# start of Article

Transaction Fraud Detection

Overview

This repository contains a fraud detection pipeline for financial transactions, leveraging data preprocessing, feature engineering, class imbalance handling (SMOTE), and a diverse set of machine learning models (Logistic Regression, Random Forest, LightGBM, CatBoost, XGBoost, and ensemble methods).

Highlights:

Novel feature engineering (time-based features, transaction amount bucketing, etc.)
Handling imbalanced data via SMOTE
Boosting algorithms (LightGBM, XGBoost, CatBoost) for high-dimensional data
Advanced neural network approach with a supervised AutoEncoder for anomaly detection
Stacking and voting ensembles for robust, high AUC-ROC performance

Our best model (LightGBM) achieved AUC-ROC of 0.89 on the Vesta Corporation dataset.

Data

We use the Vesta Corporation dataset (part of a Kaggle competition) (https://www.kaggle.com/competitions/ieee-fraud-detection/overview) which includes:

Transaction data (TransactionID, card info, transaction amount, time, etc.)
Identity data (Device info, etc.)

Due to size and privacy concerns, the real dataset is not included in this repo.

Key columns:

TransactionID
isFraud (target)

# end of Article

- [Jobs]
[1] List the highlights given in the fraud detection README.
[2] Do these statements agree with the fraud detection README? Answer yes or no for each, and quote the words from the README that decide it.
(a) XGBoost was the best-performing model.
(b) The real dataset is included in the repository.
(c) Class imbalance is handled with SMOTE.
[3] Carry on writing the fraud detection README from the point where it stops.

# start of Excerpted records

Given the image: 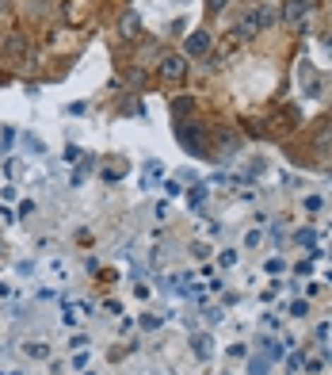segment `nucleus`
I'll return each mask as SVG.
<instances>
[{
	"instance_id": "423d86ee",
	"label": "nucleus",
	"mask_w": 332,
	"mask_h": 375,
	"mask_svg": "<svg viewBox=\"0 0 332 375\" xmlns=\"http://www.w3.org/2000/svg\"><path fill=\"white\" fill-rule=\"evenodd\" d=\"M0 54H4V58H23V54H27V35L12 31L4 42H0Z\"/></svg>"
},
{
	"instance_id": "1a4fd4ad",
	"label": "nucleus",
	"mask_w": 332,
	"mask_h": 375,
	"mask_svg": "<svg viewBox=\"0 0 332 375\" xmlns=\"http://www.w3.org/2000/svg\"><path fill=\"white\" fill-rule=\"evenodd\" d=\"M237 35H241V39H256V35H260V20H256V8L241 16V23H237Z\"/></svg>"
},
{
	"instance_id": "dca6fc26",
	"label": "nucleus",
	"mask_w": 332,
	"mask_h": 375,
	"mask_svg": "<svg viewBox=\"0 0 332 375\" xmlns=\"http://www.w3.org/2000/svg\"><path fill=\"white\" fill-rule=\"evenodd\" d=\"M328 20H332V0H328Z\"/></svg>"
},
{
	"instance_id": "f8f14e48",
	"label": "nucleus",
	"mask_w": 332,
	"mask_h": 375,
	"mask_svg": "<svg viewBox=\"0 0 332 375\" xmlns=\"http://www.w3.org/2000/svg\"><path fill=\"white\" fill-rule=\"evenodd\" d=\"M225 4H230V0H206V12H225Z\"/></svg>"
},
{
	"instance_id": "f3484780",
	"label": "nucleus",
	"mask_w": 332,
	"mask_h": 375,
	"mask_svg": "<svg viewBox=\"0 0 332 375\" xmlns=\"http://www.w3.org/2000/svg\"><path fill=\"white\" fill-rule=\"evenodd\" d=\"M0 249H4V246H0Z\"/></svg>"
},
{
	"instance_id": "f03ea898",
	"label": "nucleus",
	"mask_w": 332,
	"mask_h": 375,
	"mask_svg": "<svg viewBox=\"0 0 332 375\" xmlns=\"http://www.w3.org/2000/svg\"><path fill=\"white\" fill-rule=\"evenodd\" d=\"M176 138H179V146H184L191 157H203V154H206L203 138H198V127H191V123H179V127H176Z\"/></svg>"
},
{
	"instance_id": "20e7f679",
	"label": "nucleus",
	"mask_w": 332,
	"mask_h": 375,
	"mask_svg": "<svg viewBox=\"0 0 332 375\" xmlns=\"http://www.w3.org/2000/svg\"><path fill=\"white\" fill-rule=\"evenodd\" d=\"M211 54V35L206 31H191L184 42V58H206Z\"/></svg>"
},
{
	"instance_id": "0eeeda50",
	"label": "nucleus",
	"mask_w": 332,
	"mask_h": 375,
	"mask_svg": "<svg viewBox=\"0 0 332 375\" xmlns=\"http://www.w3.org/2000/svg\"><path fill=\"white\" fill-rule=\"evenodd\" d=\"M119 35H122V39H138V35H141V20H138L134 8H126V12L119 16Z\"/></svg>"
},
{
	"instance_id": "4468645a",
	"label": "nucleus",
	"mask_w": 332,
	"mask_h": 375,
	"mask_svg": "<svg viewBox=\"0 0 332 375\" xmlns=\"http://www.w3.org/2000/svg\"><path fill=\"white\" fill-rule=\"evenodd\" d=\"M172 111H176V115H184V111H191V100H176V104H172Z\"/></svg>"
},
{
	"instance_id": "ddd939ff",
	"label": "nucleus",
	"mask_w": 332,
	"mask_h": 375,
	"mask_svg": "<svg viewBox=\"0 0 332 375\" xmlns=\"http://www.w3.org/2000/svg\"><path fill=\"white\" fill-rule=\"evenodd\" d=\"M27 356H50V349L46 345H27Z\"/></svg>"
},
{
	"instance_id": "39448f33",
	"label": "nucleus",
	"mask_w": 332,
	"mask_h": 375,
	"mask_svg": "<svg viewBox=\"0 0 332 375\" xmlns=\"http://www.w3.org/2000/svg\"><path fill=\"white\" fill-rule=\"evenodd\" d=\"M298 84H302V92H306V96H317V92H321L317 69H313L309 62H302V65H298Z\"/></svg>"
},
{
	"instance_id": "9b49d317",
	"label": "nucleus",
	"mask_w": 332,
	"mask_h": 375,
	"mask_svg": "<svg viewBox=\"0 0 332 375\" xmlns=\"http://www.w3.org/2000/svg\"><path fill=\"white\" fill-rule=\"evenodd\" d=\"M206 341H211V337H195V352L198 356H211V345H206Z\"/></svg>"
},
{
	"instance_id": "f257e3e1",
	"label": "nucleus",
	"mask_w": 332,
	"mask_h": 375,
	"mask_svg": "<svg viewBox=\"0 0 332 375\" xmlns=\"http://www.w3.org/2000/svg\"><path fill=\"white\" fill-rule=\"evenodd\" d=\"M306 16H309V0H287L283 4V27H290V31H302Z\"/></svg>"
},
{
	"instance_id": "9d476101",
	"label": "nucleus",
	"mask_w": 332,
	"mask_h": 375,
	"mask_svg": "<svg viewBox=\"0 0 332 375\" xmlns=\"http://www.w3.org/2000/svg\"><path fill=\"white\" fill-rule=\"evenodd\" d=\"M256 20H260V31H268V27L275 23V12H271V4H256Z\"/></svg>"
},
{
	"instance_id": "7ed1b4c3",
	"label": "nucleus",
	"mask_w": 332,
	"mask_h": 375,
	"mask_svg": "<svg viewBox=\"0 0 332 375\" xmlns=\"http://www.w3.org/2000/svg\"><path fill=\"white\" fill-rule=\"evenodd\" d=\"M160 77L165 81H184L187 77V58L184 54H165V58H160Z\"/></svg>"
},
{
	"instance_id": "2eb2a0df",
	"label": "nucleus",
	"mask_w": 332,
	"mask_h": 375,
	"mask_svg": "<svg viewBox=\"0 0 332 375\" xmlns=\"http://www.w3.org/2000/svg\"><path fill=\"white\" fill-rule=\"evenodd\" d=\"M0 12H8V0H0Z\"/></svg>"
},
{
	"instance_id": "6e6552de",
	"label": "nucleus",
	"mask_w": 332,
	"mask_h": 375,
	"mask_svg": "<svg viewBox=\"0 0 332 375\" xmlns=\"http://www.w3.org/2000/svg\"><path fill=\"white\" fill-rule=\"evenodd\" d=\"M313 146H317L321 157H332V119L317 127V134H313Z\"/></svg>"
}]
</instances>
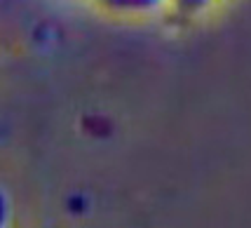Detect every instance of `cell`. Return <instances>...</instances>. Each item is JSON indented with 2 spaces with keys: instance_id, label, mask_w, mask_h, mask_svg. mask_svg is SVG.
I'll return each mask as SVG.
<instances>
[{
  "instance_id": "1",
  "label": "cell",
  "mask_w": 251,
  "mask_h": 228,
  "mask_svg": "<svg viewBox=\"0 0 251 228\" xmlns=\"http://www.w3.org/2000/svg\"><path fill=\"white\" fill-rule=\"evenodd\" d=\"M103 2L118 5V7H125V10H131V7H136V10H148V7H153L157 0H103Z\"/></svg>"
},
{
  "instance_id": "2",
  "label": "cell",
  "mask_w": 251,
  "mask_h": 228,
  "mask_svg": "<svg viewBox=\"0 0 251 228\" xmlns=\"http://www.w3.org/2000/svg\"><path fill=\"white\" fill-rule=\"evenodd\" d=\"M178 5H183V7H200L204 0H176Z\"/></svg>"
}]
</instances>
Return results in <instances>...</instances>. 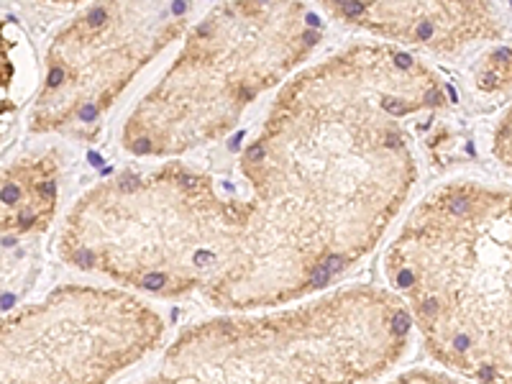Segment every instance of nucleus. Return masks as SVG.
Wrapping results in <instances>:
<instances>
[{"label":"nucleus","instance_id":"nucleus-2","mask_svg":"<svg viewBox=\"0 0 512 384\" xmlns=\"http://www.w3.org/2000/svg\"><path fill=\"white\" fill-rule=\"evenodd\" d=\"M384 277L420 344L472 384H512V187L459 177L410 208Z\"/></svg>","mask_w":512,"mask_h":384},{"label":"nucleus","instance_id":"nucleus-11","mask_svg":"<svg viewBox=\"0 0 512 384\" xmlns=\"http://www.w3.org/2000/svg\"><path fill=\"white\" fill-rule=\"evenodd\" d=\"M489 152L497 159V164H502L512 175V105H507L495 121L492 136H489Z\"/></svg>","mask_w":512,"mask_h":384},{"label":"nucleus","instance_id":"nucleus-1","mask_svg":"<svg viewBox=\"0 0 512 384\" xmlns=\"http://www.w3.org/2000/svg\"><path fill=\"white\" fill-rule=\"evenodd\" d=\"M448 108L415 52L354 41L282 85L239 157L226 246L205 303L285 308L328 292L382 244L420 180L415 126Z\"/></svg>","mask_w":512,"mask_h":384},{"label":"nucleus","instance_id":"nucleus-5","mask_svg":"<svg viewBox=\"0 0 512 384\" xmlns=\"http://www.w3.org/2000/svg\"><path fill=\"white\" fill-rule=\"evenodd\" d=\"M223 200L213 172L180 159L118 172L72 203L57 256L136 295L205 297L223 259Z\"/></svg>","mask_w":512,"mask_h":384},{"label":"nucleus","instance_id":"nucleus-3","mask_svg":"<svg viewBox=\"0 0 512 384\" xmlns=\"http://www.w3.org/2000/svg\"><path fill=\"white\" fill-rule=\"evenodd\" d=\"M413 333L392 290L338 287L190 323L136 384H372L405 359Z\"/></svg>","mask_w":512,"mask_h":384},{"label":"nucleus","instance_id":"nucleus-10","mask_svg":"<svg viewBox=\"0 0 512 384\" xmlns=\"http://www.w3.org/2000/svg\"><path fill=\"white\" fill-rule=\"evenodd\" d=\"M474 85L484 95H497L512 88V41L497 44L479 57L477 70H474Z\"/></svg>","mask_w":512,"mask_h":384},{"label":"nucleus","instance_id":"nucleus-7","mask_svg":"<svg viewBox=\"0 0 512 384\" xmlns=\"http://www.w3.org/2000/svg\"><path fill=\"white\" fill-rule=\"evenodd\" d=\"M164 336L159 310L136 292L59 285L3 315L0 384H111Z\"/></svg>","mask_w":512,"mask_h":384},{"label":"nucleus","instance_id":"nucleus-12","mask_svg":"<svg viewBox=\"0 0 512 384\" xmlns=\"http://www.w3.org/2000/svg\"><path fill=\"white\" fill-rule=\"evenodd\" d=\"M379 384H472L466 379L456 377V374L446 372V369H408L395 377H387Z\"/></svg>","mask_w":512,"mask_h":384},{"label":"nucleus","instance_id":"nucleus-9","mask_svg":"<svg viewBox=\"0 0 512 384\" xmlns=\"http://www.w3.org/2000/svg\"><path fill=\"white\" fill-rule=\"evenodd\" d=\"M59 172L62 159L57 149L18 154L3 167L0 218L6 249L39 239L52 228L59 205Z\"/></svg>","mask_w":512,"mask_h":384},{"label":"nucleus","instance_id":"nucleus-6","mask_svg":"<svg viewBox=\"0 0 512 384\" xmlns=\"http://www.w3.org/2000/svg\"><path fill=\"white\" fill-rule=\"evenodd\" d=\"M190 26V3L82 6L49 41L29 131L95 144L121 95Z\"/></svg>","mask_w":512,"mask_h":384},{"label":"nucleus","instance_id":"nucleus-4","mask_svg":"<svg viewBox=\"0 0 512 384\" xmlns=\"http://www.w3.org/2000/svg\"><path fill=\"white\" fill-rule=\"evenodd\" d=\"M323 18L308 3L208 8L123 121V152L169 162L226 139L256 100L303 70L326 36Z\"/></svg>","mask_w":512,"mask_h":384},{"label":"nucleus","instance_id":"nucleus-8","mask_svg":"<svg viewBox=\"0 0 512 384\" xmlns=\"http://www.w3.org/2000/svg\"><path fill=\"white\" fill-rule=\"evenodd\" d=\"M320 13L384 44L456 57L479 44H497L510 31V11L497 3H356L326 0Z\"/></svg>","mask_w":512,"mask_h":384}]
</instances>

# end of Excerpted records

- [Exercise responses]
[1]
- Novel feature engineering (time-based features, transaction amount bucketing, etc.)
- Handling imbalanced data via SMOTE
- Boosting algorithms (LightGBM, XGBoost, CatBoost) for high-dimensional data
- Advanced neural network approach with a supervised AutoEncoder for anomaly detection
- Stacking and voting ensembles for robust, high AUC-ROC performance

[2]
(a) No: "Our best model (LightGBM) achieved AUC-ROC of 0.89 on the Vesta Corporation dataset."
(b) No: "Due to size and privacy concerns, the real dataset is not included in this repo."
(c) Yes: "Handling imbalanced data via SMOTE"

[3]
TransactionDT, TransactionAmt
Category features (ProductCD, card1, card2, etc.)
Identity features (DeviceType, DeviceInfo)

Methodology

Data Preprocessing
- Missing value imputation
- High-correlation feature removal (via correlation heatmap)
- Encoding categorical features (one-hot or label encoding)
Feature Engineering
- Transaction amount bucketing (micro, small, etc.)
- Time-based features (day-of-week, hour-of-day)
- Email domain grouping (e.g., major providers vs. niche)
Handling Class Imbalance
- SMOTE (Synthetic Minority Oversampling Technique) to oversample the minority (fraud) class.
Model Training
- Logistic Regression, Random Forest (baselines)
- LightGBM, CatBoost, XGBoost (boosting methods)
- Hyperparameter tuning via Bayesian Optimization
- AUC-ROC as primary metric
Ensemble Methods
- Voting (soft voting across LGBM, CatBoost, XGB, etc.)
- Stacking with a meta-learner
AutoEncoder (Optional Neural Approach)
- A supervised autoencoder that outputs fraud probability (or uses reconstruction error).

Results

|------------------|----------|
| Model            | AUC-ROC  |
|------------------|----------|
| Logistic Reg     |   0.80   |
| Random Forest    |   0.855  |
| LightGBM         | **0.89** |
| CatBoost         |   0.881  |
| XGBoost          |   0.874  |
| Voting Ensembles |   0.86   |
| Stacking         |   0.88   |
| AutoEncoder      |   0.86   |
|------------------|----------|

LightGBM emerges as the top performer with 0.89 AUC-ROC, balancing speed and accuracy on this high-dimensional dataset.

Usage

Clone the repo:

git clone https://github.com/YourUser/transaction-fraud-detection.git
cd transaction-fraud-detection

Set up environment:

conda create -n fraud python=3.8
conda activate fraud
pip install -r requirements.txt

(Create a requirements.txt if you like.)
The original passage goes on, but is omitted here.